Herr Siegert was standing there, a triumphant smile on his face, proffering a bouquet of flowers.
‘Beautiful flowers for an even more beautiful lady,’ he said.
The line was exceptionally stupid, but Herr Siegert’s cause was already lost.
Charly took no notice of the plants in his hand. Orchids! She hated orchids!
‘How dare you!’ she said. ‘What impudence!’
Georg Siegert clearly wasn’t sure what it was he had dared to do.
‘Sorry?’
‘If there’s one thing I can’t stand, Herr Siegert, it’s people who aren’t on time!’
‘I don’t understand,’ the man said, allowing the hand with the bouquet to drop finally. ‘I thought we said ten?’
‘Then take a look at your watch! You’re two minutes early! And you rang even before that! Good evening.’
With that she slammed the door in his face.
The water for the coffee was still boiling when she returned, and Gereon Rath was still sitting at her kitchen table, but she should have been quicker with that coffee. His chin was slumped on his chest. He had fallen asleep.
When he awoke, his nose was filled with her scent.
‘Charly,’ he mumbled, embracing the pillow. His hands reached out for her but found nothing. He opened his eyes. The bedding smelt of her, but she was nowhere to be seen.
He sat up. Where was he? A cosy little room. Charly’s room! Rath stretched out. He hadn’t felt this good in days. Above all, he felt well rested, and he had slept in her bed! It didn’t matter that she hadn’t slept in it herself. It hadn’t stopped her flitting through his dreams, her and her scent. He pressed his nose against the pillow and breathed in deeply.
The memory of yesterday evening returned only gradually. He had told her everything, he could remember that much, that was no dream. She hadn’t sent him packing. She had even tried to make him coffee. That was the last thing he remembered, him sitting in the kitchen while she stood at the stove making coffee.
He stood up and went over to the window. The sun was shining. His things lay neatly folded on a chair. She had undressed him down to his underwear.
Slowly he opened the door and peered outside. There was no-one in the hall. He wondered if the bathroom was free. The door was slightly ajar. The coast was clear! He slipped out of the room.
Rath gazed into the bathroom mirror. He could do with a shave, but there was nothing he could use here. He splashed water on his face and washed his upper body, put a little toothpaste on his index finger, cleaned his teeth as best he could, and washed his mouth out with some Odol.
His reflection still didn’t inspire confidence, but at least he felt fresh.
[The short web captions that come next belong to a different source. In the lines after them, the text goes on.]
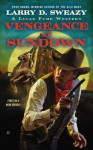 Vengeance at Sundown - Larry D. Sweazy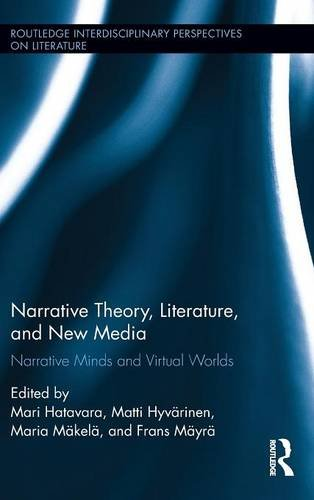 9781138854147: Narrative Theory, Literature, and New Media: Narrative Minds and Virtual Worlds (Routledge Interdisciplinary Perspectives on Literature)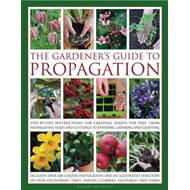 The Gardener's Guide to Propagation: Step-by-step Instructions for Creating Plants for Free, from Pr (BOK)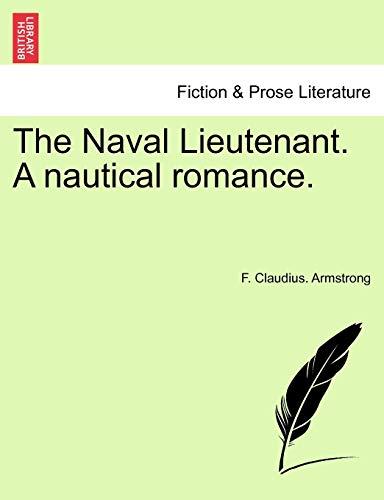 9781241392239: The Naval Lieutenant. A nautical romance.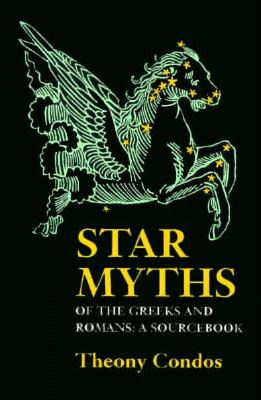Star Myths of the Greeks and Romans: A Sourcebook Containing the Constellations of Pseudo-Eratoshenes and the Poetic Astronomy of Hyginus - Eratosthenes, and Hyginus, C Julius, and Condos, Theony (Translated by)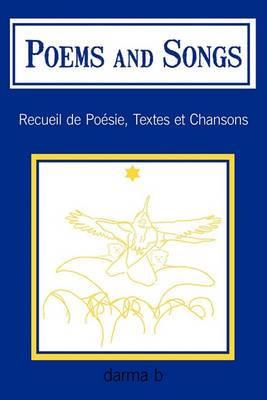 Poems and Songs: Recueil de Poesie, Textes Et Chansons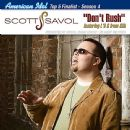 Scott Savol - Don't Rush - The Single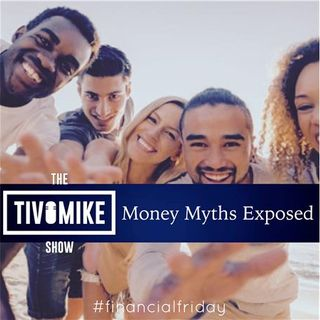 Money Myths Exposed #FinancialFriday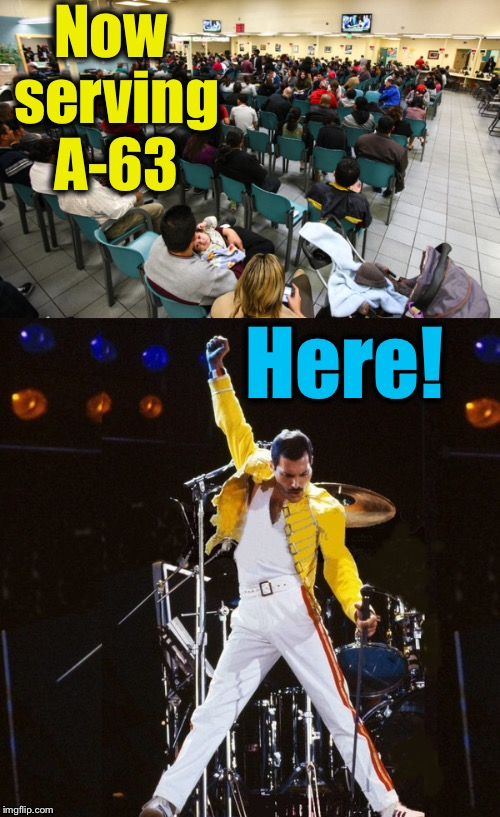 The only time I've ever felt like a Rock Star...... | Now serving A-63 Here! | image tagged in memes,dmv,freddie mercury,evilmandoevil,funny | made w/ Imgflip meme maker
He went into Charly’s room and got dressed. Using the comb from his jacket he slicked his still wet hair back, and went into the kitchen.
There was no-one here either, but the breakfast table was laid. The clock showed half past nine. He hadn’t slept this late for a long time.
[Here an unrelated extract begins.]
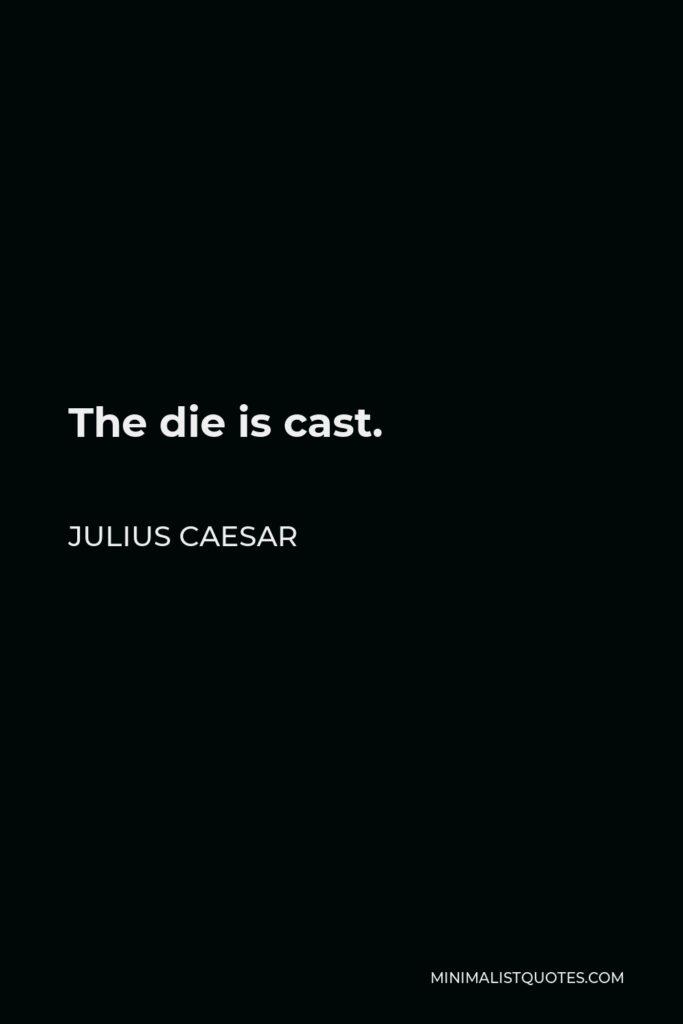 Julius Caesar Quote - The die is cast.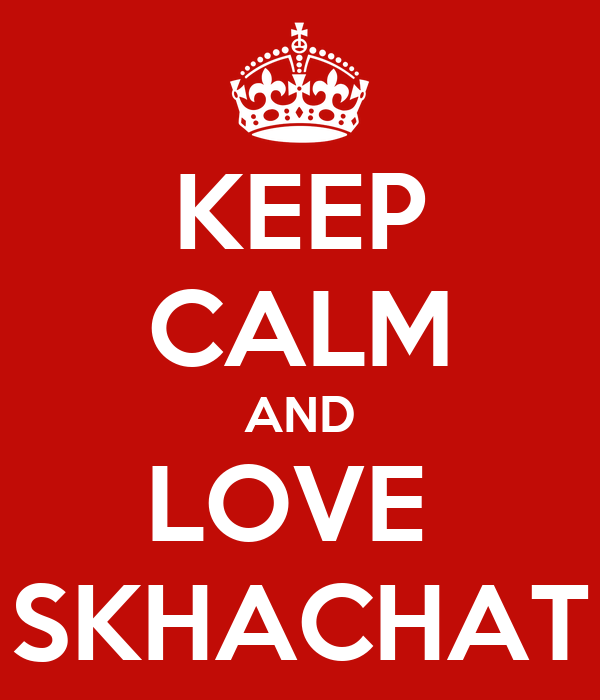 KEEP CALM AND LOVE  SKHACHAT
He wondered where she could have gone. And her friend, Greta. Then it dawned on him.
Of course! The Castle! Charly worked almost every Sunday.
He put some water on to boil and poured the coffee beans into the grinder on the wall. He wanted to have a coffee and then drive back to the hotel to freshen up. The Opel must still be parked outside. It was time to take it back to the station. He would have to think up a story about why he had kept the vehicle overnight, but that would be easy enough. Some observation or other, pursuit of a suspect… police duty was full of imponderables.
He heard a key turning in the door and, a moment later, Charly poked her head round the corner.